HIST 360
Mapping North America: Critical Cartographies Fall 2020
Division II Difference, Power, and Equity
This is not the current course catalog

Class Details

This course examines histories of mapping: what maps show, and what places the practices of cartography have tended to erase, distort, or conceal. Focusing on North America, it examines how Native Americans, African-Americans, and Euro-colonial peoples strongly contested the meanings and representations of “place.” Course topics include Indigenous mapping traditions and concepts of homelands spaces; European navigational strategies and colonialism; urban planning; and scientific as well as military depictions of particular lands and waters, especially west of the Mississippi River. The course teaches strategies for employing maps as primary sources, and ways of understanding the historical and ideological circumstances of their production and circulation. It will offer opportunities to critically engage cartographic materials in Williams College’s archival and museum collections, and to develop independent research projects.

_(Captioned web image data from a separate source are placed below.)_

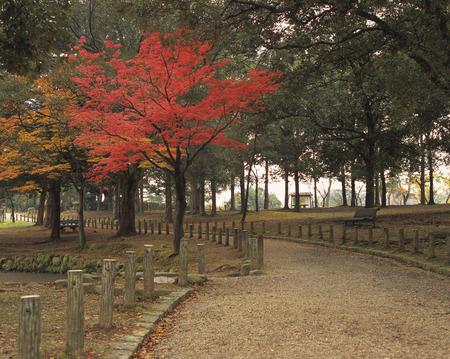 nara park: Nara Park
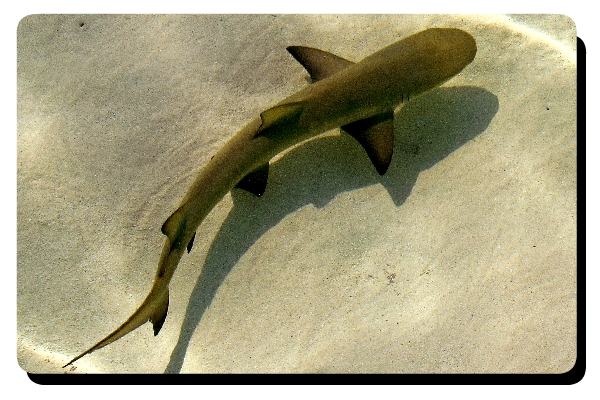 Baby lemon shark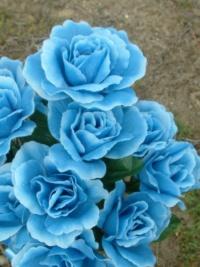 Rosa azul de inverno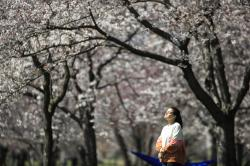 A person takes in the afternoon sun amongst the cherry blossoms along Kelly Drive in Philadelphia.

The Class: Format: seminar; Remote class. Class will center on weekly Zoom discussions in a seminar format, plus virtual one-on-one discussions with the instructor about writing projects.
Limit: 15
Expected: 15
Class#: 2876
Grading: yes pass/fail option, yes fifth course option
Requirements/Evaluation: class discussion, response papers, short analytic essays, final project
Prerequisites: one History or American Studies course
Enrollment Preferences: sophomore, junior, and senior History and American Studies majors
Distributions: Division II Difference, Power, and Equity
DPE Notes: This course offers critical perspectives on mapping and the close connections between representations of space/place and the exercise as well as contestation of power. Particular attention is devoted to Native American/Indigenous mapping and "counter-mapping" projects and methodologies, as well as scholarship from the African diaspora that stresses the active role of mapping in creating and also resisting racialized social regimes.